To burn off pent-up energy from living in the confines of one room with his mom, her 13-year-old son, Billy, hit the pool almost every day and helped guests carry bags in from the parking lot.

Judy and Billy are in an apartment now. There’s less swimming but a lot more privacy. She’s still piecing together the bits of their former life in Waveland, Miss., and finds it galling that, six months after the hurricane, some people assume it’s old news.

“People I talk to get me so upset. It isn’t over for me. Don’t tell me to forget about it,” she said. “People have just put it out of their minds. It’s not going to be normal for another 10 years.”

Judy and her daughter, Crystal Spaulding, both lost apartments in Waveland, a few blocks from the beach, to Katrina. Neither had renter’s insurance. Both are still waiting for property claims filed with the Federal Emergency Management Agency. They’re living on FEMA rental assistance in side-by-side units.

Crystal, 21, moved here to be with her mother in November.
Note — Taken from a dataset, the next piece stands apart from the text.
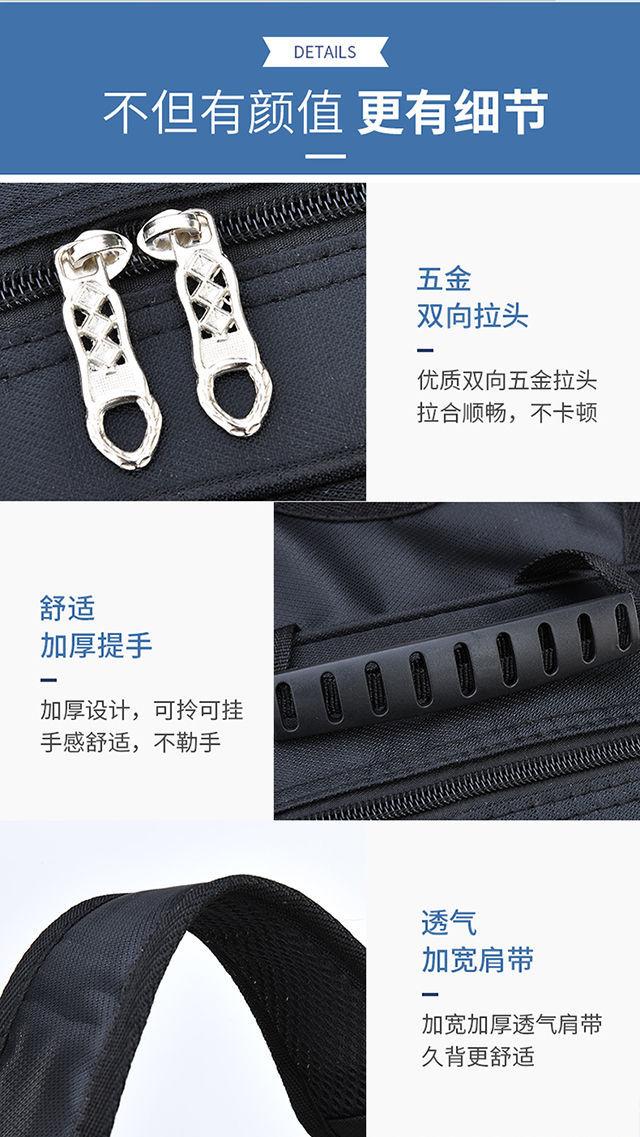 Product Introduction of Cặp Sách Có Xe Đẩy, Cho Học Sinh Tiểu Học, Bảo Vệ Cột Sống, Thích Hợp Cho Bé Trai Và Bé Gái, Chống Thấm Nước, Thích Hợp Cho Lớp 123, 4 5, Cho Trẻ Từ 1-3 Tuổi, Bao Gồm Vali Có Xe Đẩy 4-5-6 11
She and her boyfriend, who just got a job at Formed Fibre Technologies, share a car.

Little things like having a baby shower remind her how far away she is from people who made home feel like home.

“I don’t know anybody, and I feel like I get stuck inside all day,” Crystal said. “The highlight of my day is I get to go to Wal-Mart or the doctor’s.”

She’s picked August to go back. The baby will be 3 months. Crystal won’t live within 50 miles of the coast again.

Judy misses home, but she isn’t sure she can go back. Her health isn’t good.

“It was fun to see Billy with his first snow, though,” she said. He tried scooping it up to make a snowman. She had to teach him about rolling snowballs.